Литмир - Электронная Библиотека
Содержание  
A
A

Учитель долго живописал, насколько необучаем, непробиваем, неотмирасегошен этот ребёнок, как у него напрочь отсутствует способность слышать музыку, насколько он лишён чувства ритма, какие у него проблемы со слухом, какие у него дёргано-нервические движения и насколько всё это не сочетается с поставленной задачей. Учитель уверял, что занятия доводят до грани нервного срыва и его, и ученика, и потом учителю приходится снимать душевные травмы при помощи бутылки вина, а ученик… этот странный ученик не кричит, не плачет, не топает ногами — он молча, зигзагами уходит в сад, к пруду с красно-золотыми рыбками, гладит там воду и о чём-то вполголоса разговаривает то ли с рыбками, то ли с водой.
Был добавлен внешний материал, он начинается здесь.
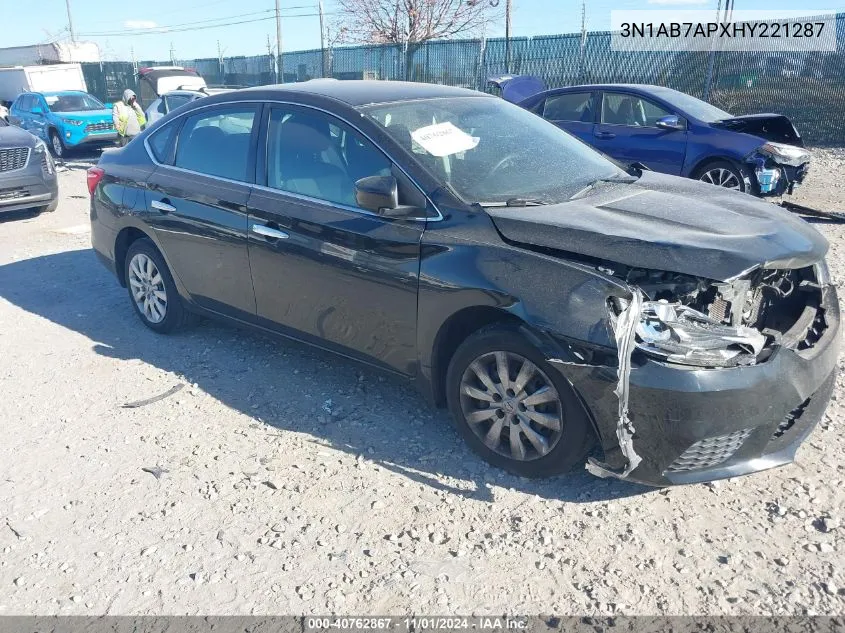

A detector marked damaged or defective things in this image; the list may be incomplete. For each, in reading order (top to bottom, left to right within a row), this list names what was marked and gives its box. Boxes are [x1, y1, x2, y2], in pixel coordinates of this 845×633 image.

black damaged sedan [85, 79, 836, 484]
crumpled hood [484, 169, 828, 280]
damaged front bumper [548, 280, 836, 484]
crumpled front end [572, 260, 840, 486]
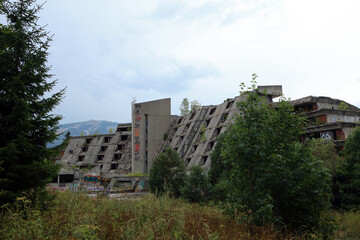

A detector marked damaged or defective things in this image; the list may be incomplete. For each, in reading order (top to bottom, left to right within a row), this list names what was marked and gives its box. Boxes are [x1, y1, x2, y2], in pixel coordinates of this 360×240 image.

damaged facade [57, 86, 360, 186]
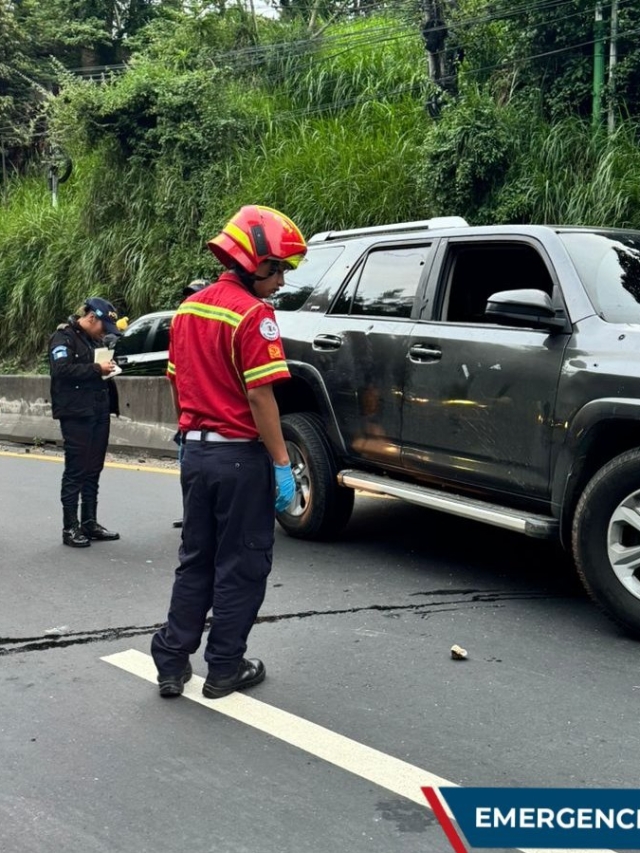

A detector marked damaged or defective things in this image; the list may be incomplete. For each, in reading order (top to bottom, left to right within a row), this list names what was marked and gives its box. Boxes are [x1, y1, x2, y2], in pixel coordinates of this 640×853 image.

cracked asphalt [0, 446, 636, 852]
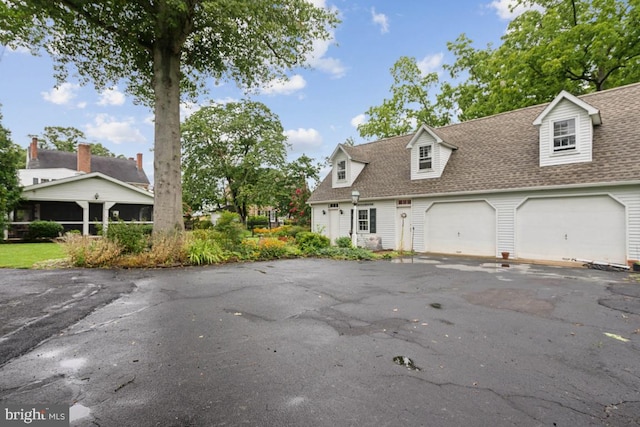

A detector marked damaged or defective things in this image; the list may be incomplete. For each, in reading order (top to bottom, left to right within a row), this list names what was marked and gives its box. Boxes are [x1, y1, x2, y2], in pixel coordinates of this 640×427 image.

cracked pavement [1, 258, 640, 427]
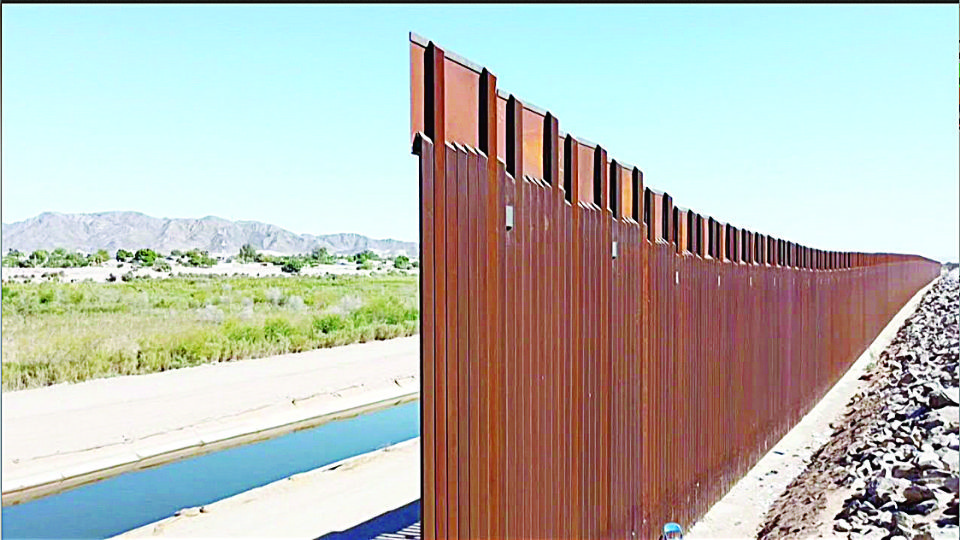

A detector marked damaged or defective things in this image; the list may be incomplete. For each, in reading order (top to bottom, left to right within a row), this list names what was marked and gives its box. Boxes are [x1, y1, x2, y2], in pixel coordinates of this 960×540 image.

rusty steel bollard fence [408, 33, 940, 540]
Чем больше учитель живописал ситуацию, тем встревоженней переглядывались старшие Найло: каждое слово бросало новую гирьку на весы их подозрения: с ребёнком что-то не в порядке в самом прямом, медицинском смысле слова. И пусть учителя, которые занимались с Йерушем счётом и письмом, не называли его безнадёжным — родители постановили между собой, что дальше тянуть невозможно и семье следует узнать правду, какой бы ужасной она ни была.

Учителю музыки дали расчёт и солидную премию, выразив надежду, что профессиональная этика и гордость не позволят ему делиться своими соображениями о Йеруше Найло с кем-либо за пределами этого дома. Случилось это за несколько дней до сезонного музыкального мероприятия.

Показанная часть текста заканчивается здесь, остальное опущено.